Дуновение из-за кулис. Записки драматурга - стр. 5
И вот когда герои твои вдруг все разом задвигались и заговорили, – бойко, страстно, обходясь без твоих подсказок, – обнаруживается, что не ты ими управляешь, а они тобою, и ты уже наблюдаешь за ними как бы со стороны. Это сладчайший миг твоей жизни! К сожалению, иногда они так и остаются до конца муляжами. Где-то я вычитал (кажется, у Пристли), что работа над пьесой напоминает блуждание человека со свечой в темной комнате, когда, натыкаясь на мебель, он постепенно высвечивает все новые скрытые подробности, пока, наконец, не начинает представлять ее как единое целое. Можно и так сказать. Но это факт, что однажды, в сорок четыре года, имея весьма смутное представление, во что ввязываюсь, я убедил себя, что это блуждание – моё главное дело.
Обещание
Надо сказать, однако, что идея сценического представления, где все происходит по замыслу драматурга, преследовала меня с пятнадцати лет. Изначальной движущей силой, насколько я помню, было тщеславие, жажда чужого, особенно женского внимания. Уильямс называл этот стимул: «Ну, смотрите же на меня!» Да, смотрите, особенно девушки! Ну, а что еще в юности движет нашим пером?
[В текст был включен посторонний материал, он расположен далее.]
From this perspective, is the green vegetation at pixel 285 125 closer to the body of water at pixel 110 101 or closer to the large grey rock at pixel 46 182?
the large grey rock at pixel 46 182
Как-то мой школьный друг Костя Тебелев позвал меня на занятия драмкружка в соседнюю женскую школу, где он блистал на первых ролях. Шли репетиции водевиля Крылова «Урок дочкам» – был самый разгар борьбы с низкопоклонством перед Западом. На сцене манерничали барышни в длинных платьях, уродуя великий русский язык чудовищными галицизмами, среди них метался Костя и, то простирая руки, то прикладывая к груди, умолял их не делать этого. На сцену из зала время от времени вспрыгивал черноусый молодой человек и преувеличенно громко объяснял, как следует двигаться и говорить, а как не следует. Звучали новые для меня слова – «реплика», «мизансцена». Это был руководитель кружка Илья Туричин, впоследствии мой хороший приятель.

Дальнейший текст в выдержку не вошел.